### ACTIVITY
Beginning at the line that holds "common name: common brushtail possum" and continuing to the last line of the data below, transcribe every line word for word, without pictures.

### RECORDS TO USE
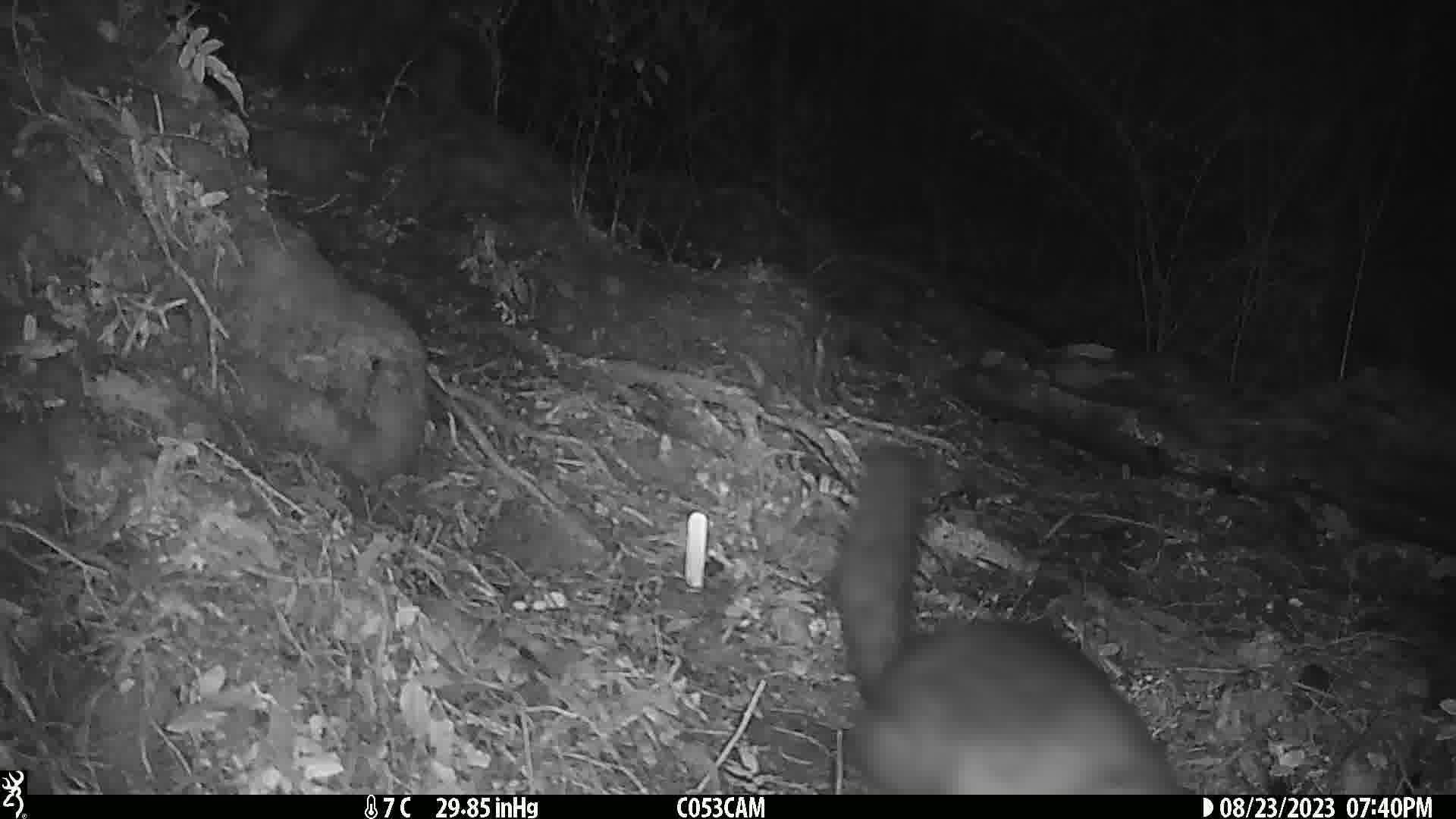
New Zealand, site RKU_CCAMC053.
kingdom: Animalia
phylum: Chordata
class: Mammalia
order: Diprotodontia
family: Phalangeridae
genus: Trichosurus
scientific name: Trichosurus vulpecula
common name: common brushtail possum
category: possum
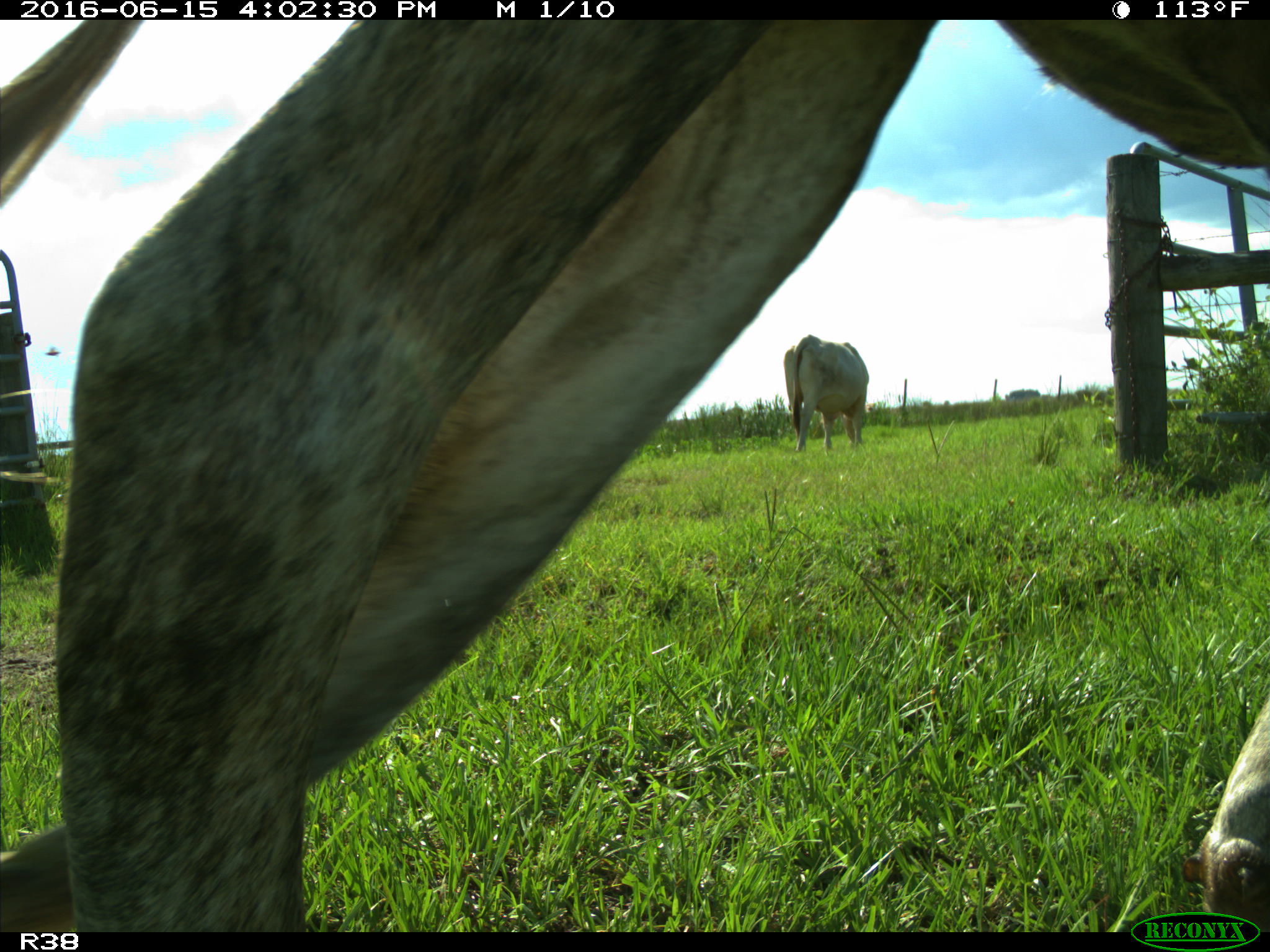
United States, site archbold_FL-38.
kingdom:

### RESULT OF THIS TASK
common name: common brushtail possum
category: possum
United States, site archbold_FL-38.
kingdom:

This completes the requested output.